Gulaebaghavali movie review: Prabhudheva, Revathi's heist comedy is enjoyable but patchy
Gulaebaghavali doesn’t quite excel in the writing or execution, but what it still manages to achieve — thanks to some well thought out comic stretches — is to entertain in installments
castPrabhudheva, Hansika Motwani, Revathi, Yogi Babu, Mottai Rajendran, Anandraj, Madhusudhan Rao And Muniskanth
Gulaebaghavali is not one of those films you could easily write off, by say, calling it a mindless entertainer. Although cut from the same cloth as last year’s terrific adventure-based horror comedy Maragatha Naanayam, this Prabhudheva-starrer falls short of being a worthy competitor. It is undoubtedly a cut above most other films in a similar space and enjoyable too — but in parts. While one might pick issues with the film, especially when the spotlight falls on the romance portion, it still has moments which truly work and make us cheer.

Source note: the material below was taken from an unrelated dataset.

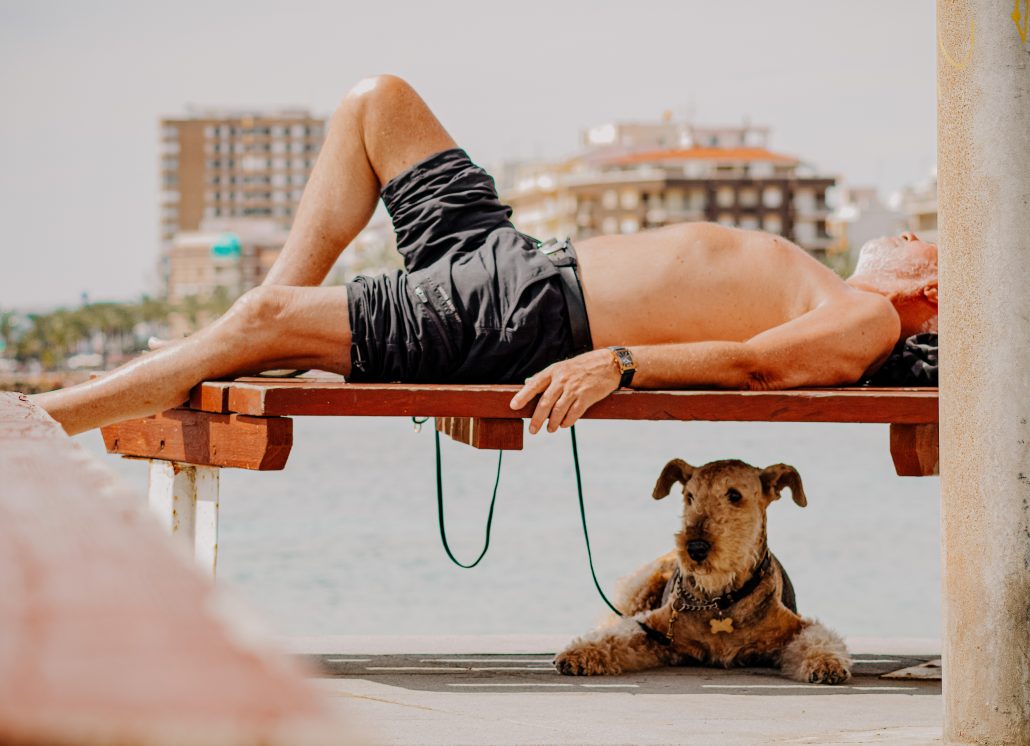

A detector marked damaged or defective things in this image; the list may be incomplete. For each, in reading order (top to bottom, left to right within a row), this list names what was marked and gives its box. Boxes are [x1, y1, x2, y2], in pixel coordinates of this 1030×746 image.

The story opens in the pre-Independence era. A goldsmith, after stealing from his British master, stashes a box of diamonds near Gulaebaghavali temple. Many years later, the goldsmith’s son, on his death bed, lets his son know about the hidden treasure. Prabhudheva, a conman, who makes a living by earning commissions off he sale of rare artifacts, is assigned the job of retrieving the stash, which comes with its own set of challenges. He’s accompanied by three others — Muniskanth, Hansika and Revathi — and whether or not they succeed in the endeavor forms the crux of the story.
Gulaebaghavali doesn’t quite excel in the writing or execution, but what it still manages to achieve — thanks to some well thought out comic stretches — is to entertain in installments. One of the best examples is the chase sequence and all the hullabaloo which leads to the interval. Amidst all the flaws which stick out like a sore thumb, veteran actress-filmmaker Revathi’s portion is the film’s silver lining. She gets a terrific introduction scene and what’s even more exciting is that we are not told a sad story about why she earns her livelihood by conning people. We’re made to believe that’s the way she is and that’s a relief. I haven’t seen a filmmaker give a woman — a veteran — so much scope to perform in a Tamil film in a long time and for this very reason, director Kalyaan deserves special mention.
While Prabhudheva’s role could have been played by anyone else, he certainly makes the difference with his dance moves and also shows off his action skills. Hansika joins the mission because she’s caught red-handed while trying to con someone, and we’re told she does so to support the education of her sister. Honestly, she never comes across as someone who is in desperate need of financial support. If there’s one southern actress who has made a career by just looking good on screen, it has to be Hansika, who consistently disappoints in every role she picks.
If not for the battalion of comedians — especially the portion featuring Rajendran in the second half — Gulaebaghavali would’ve fallen flat. Still, the enjoyable portions, like the one featuring some men fighting over a human skeleton in the climax in particular, stand out and makes up for everything else that didn’t quite work.